DOCUMENT SECTION >>
# Opener Weekend 2012



## Dick Monson

The 2 of us were walking alfalfa fields by 7:30 this morning. Not many pictures as the wind was ripping and made for hard hunting too. But cool so you needed a jacket. We parked on the end of a hay field and walked it in a loop. Sam got on a hen phez that flushed 2 young grouse out of range. They were the only birds we saw on the first loop. As we were walking back about 50 yds from the truck, Sammer locked up. The #%^&^ wind was coming right from the truck to him, so you knew where the birds were going to fly. And 6 grouse did. Right past my truck. Must have been there the whole time. My partner rolled one that peeled off on the side and I missed 2 of the easiest shots that ever happened as the last bird rose between Sam and I. What a confidence builder. :eyeroll:

We switched the dogs on every other walk and that seemed to work very well. Always had a rested dog and there was none of that BS competition between them. In the last field Duke crowded a point and flushed 10, but they didn't fly far. We were able to get on both sides of the covey and we filled. And my legs were glad of it. The dogs worked better today than they have on the other openers. Only 2 errors, 5 points on grouse, 3 on phez, and 1 on a rail and what it was doing in an alfalfa field is beyond me. Tomorrow the weather is supposed to be perfect, cool and calm. I hate to go, but think I will.

WHAT TO WORK ON >>
1. In the Opener Weekend 2012 post, how many grouse flew past the truck when Sammer locked up?
2. Does each statement agree with the Opener Weekend 2012 post? Answer yes or no for each and quote the deciding words. (a) The dogs were switched on every other walk. (b) The next day's weather was expected to be windy. (c) Duke crowded a point and flushed 10 birds.
3. Copy the part of the Opener Weekend 2012 post starting with "We switched the" and going on through "think I will.".
Use only the Opener Weekend 2012 post to answer.

RECORDS SUPPLIED >>
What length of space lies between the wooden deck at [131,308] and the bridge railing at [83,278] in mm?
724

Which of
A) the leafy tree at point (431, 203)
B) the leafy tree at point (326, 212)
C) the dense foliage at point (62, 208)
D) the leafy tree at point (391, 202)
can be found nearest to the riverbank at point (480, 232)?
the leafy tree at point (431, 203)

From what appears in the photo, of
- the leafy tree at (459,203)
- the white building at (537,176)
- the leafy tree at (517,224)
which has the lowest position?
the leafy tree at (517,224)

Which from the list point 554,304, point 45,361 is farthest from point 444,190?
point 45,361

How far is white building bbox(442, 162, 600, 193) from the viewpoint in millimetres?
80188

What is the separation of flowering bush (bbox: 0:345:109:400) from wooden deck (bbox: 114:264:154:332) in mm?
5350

* * *

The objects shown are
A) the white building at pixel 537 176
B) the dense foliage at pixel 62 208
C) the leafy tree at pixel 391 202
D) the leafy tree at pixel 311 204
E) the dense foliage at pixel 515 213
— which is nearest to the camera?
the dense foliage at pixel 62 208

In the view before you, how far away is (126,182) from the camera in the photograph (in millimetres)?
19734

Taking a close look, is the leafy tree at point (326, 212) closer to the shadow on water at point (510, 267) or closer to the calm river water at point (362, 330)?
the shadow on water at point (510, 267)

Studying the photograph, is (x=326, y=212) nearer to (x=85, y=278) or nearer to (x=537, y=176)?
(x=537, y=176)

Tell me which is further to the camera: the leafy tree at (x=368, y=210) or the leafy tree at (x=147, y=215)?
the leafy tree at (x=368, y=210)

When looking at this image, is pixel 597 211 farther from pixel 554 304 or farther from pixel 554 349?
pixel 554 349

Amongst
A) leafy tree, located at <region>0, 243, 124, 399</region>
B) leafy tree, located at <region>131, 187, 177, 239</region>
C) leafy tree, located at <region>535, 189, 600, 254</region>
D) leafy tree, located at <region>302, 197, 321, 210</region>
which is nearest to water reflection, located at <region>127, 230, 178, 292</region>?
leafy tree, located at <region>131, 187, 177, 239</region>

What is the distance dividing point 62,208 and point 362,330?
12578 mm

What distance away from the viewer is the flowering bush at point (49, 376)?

SOLUTIONS TO EACH TASK >>
1. Six grouse.

2.
(a) Yes: "We switched the dogs on every other walk"
(b) No: "Tomorrow the weather is supposed to be perfect, cool and calm."
(c) Yes: "In the last field Duke crowded a point and flushed 10"

3.
We switched the dogs on every other walk and that seemed to work very well. Always had a rested dog and there was none of that BS competition between them. In the last field Duke crowded a point and flushed 10, but they didn't fly far. We were able to get on both sides of the covey and we filled. And my legs were glad of it. The dogs worked better today than they have on the other openers. Only 2 errors, 5 points on grouse, 3 on phez, and 1 on a rail and what it was doing in an alfalfa field is beyond me. Tomorrow the weather is supposed to be perfect, cool and calm. I hate to go, but think I will.